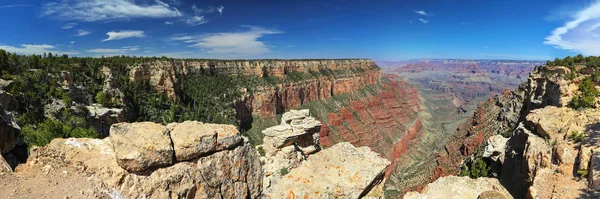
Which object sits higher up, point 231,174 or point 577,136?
A: point 577,136

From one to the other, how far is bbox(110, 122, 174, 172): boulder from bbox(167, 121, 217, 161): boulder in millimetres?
420

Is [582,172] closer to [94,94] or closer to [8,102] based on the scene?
[8,102]

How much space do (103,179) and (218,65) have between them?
7587 cm

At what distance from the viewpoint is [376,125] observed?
110188 millimetres

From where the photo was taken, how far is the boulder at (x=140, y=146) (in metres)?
11.6

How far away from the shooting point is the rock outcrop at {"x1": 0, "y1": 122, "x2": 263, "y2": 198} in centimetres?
1112

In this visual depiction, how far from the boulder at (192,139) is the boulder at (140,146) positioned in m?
0.42

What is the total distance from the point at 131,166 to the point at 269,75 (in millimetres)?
84382

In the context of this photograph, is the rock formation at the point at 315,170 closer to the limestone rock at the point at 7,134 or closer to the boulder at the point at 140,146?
the boulder at the point at 140,146

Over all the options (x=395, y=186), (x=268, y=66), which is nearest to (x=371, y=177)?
(x=395, y=186)

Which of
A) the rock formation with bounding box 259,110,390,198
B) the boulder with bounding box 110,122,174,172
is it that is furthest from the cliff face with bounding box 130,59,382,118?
the boulder with bounding box 110,122,174,172

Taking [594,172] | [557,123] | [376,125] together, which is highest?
[557,123]

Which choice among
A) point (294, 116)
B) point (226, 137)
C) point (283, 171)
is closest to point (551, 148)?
point (294, 116)

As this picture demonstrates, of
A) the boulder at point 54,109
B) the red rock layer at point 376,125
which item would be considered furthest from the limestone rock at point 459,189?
the red rock layer at point 376,125
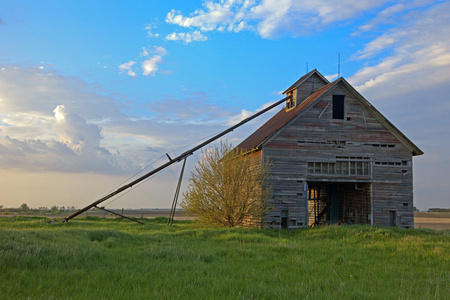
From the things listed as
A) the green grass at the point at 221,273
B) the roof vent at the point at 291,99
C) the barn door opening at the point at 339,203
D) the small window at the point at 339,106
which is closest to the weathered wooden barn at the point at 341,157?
the small window at the point at 339,106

::::

▸ **EXERCISE DETAILS**
Copy every row above word for word, keeping out the pictures.

▸ **SOLUTION TO THIS TASK**
Which object sits higher up, point 231,174 or point 577,136?
A: point 577,136

From one to the other, how far is bbox(110, 122, 174, 172): boulder from bbox(167, 121, 217, 161): boulder in millimetres?
420

Is [582,172] closer to [94,94] or closer to [8,102] based on the scene?
[8,102]

How much space do (103,179) and (218,65) have between them?
7587 cm

At what distance from the viewpoint is [376,125] observed?
110188 millimetres

From where the photo was taken, how far is the boulder at (x=140, y=146) (in metres)?
11.6

How far away from the shooting point is the rock outcrop at {"x1": 0, "y1": 122, "x2": 263, "y2": 198} in centimetres?
1112

In this visual depiction, how far from the boulder at (192,139) is the boulder at (140,146) positioned in m?
0.42

What is the total distance from the point at 131,166 to the point at 269,75 (in millimetres)?
84382

In the context of this photograph, is the rock formation at the point at 315,170 closer to the limestone rock at the point at 7,134 or closer to the boulder at the point at 140,146?
the boulder at the point at 140,146

Over all the options (x=395, y=186), (x=268, y=66), which is nearest to (x=371, y=177)?
(x=395, y=186)

Which of
A) the rock formation with bounding box 259,110,390,198
B) the boulder with bounding box 110,122,174,172
is it that is furthest from the cliff face with bounding box 130,59,382,118?
the boulder with bounding box 110,122,174,172

Taking [594,172] | [557,123] | [376,125] together, which is highest?
[557,123]

Which choice among
A) point (294, 116)
B) point (226, 137)
C) point (283, 171)
is closest to point (551, 148)?
point (294, 116)

As this picture demonstrates, of
A) the boulder at point 54,109
B) the red rock layer at point 376,125
which item would be considered furthest from the limestone rock at point 459,189?
the red rock layer at point 376,125
From the things listed as
A) the green grass at the point at 221,273
B) the roof vent at the point at 291,99
C) the barn door opening at the point at 339,203
D) the small window at the point at 339,106
which is closest to the weathered wooden barn at the point at 341,157?
the small window at the point at 339,106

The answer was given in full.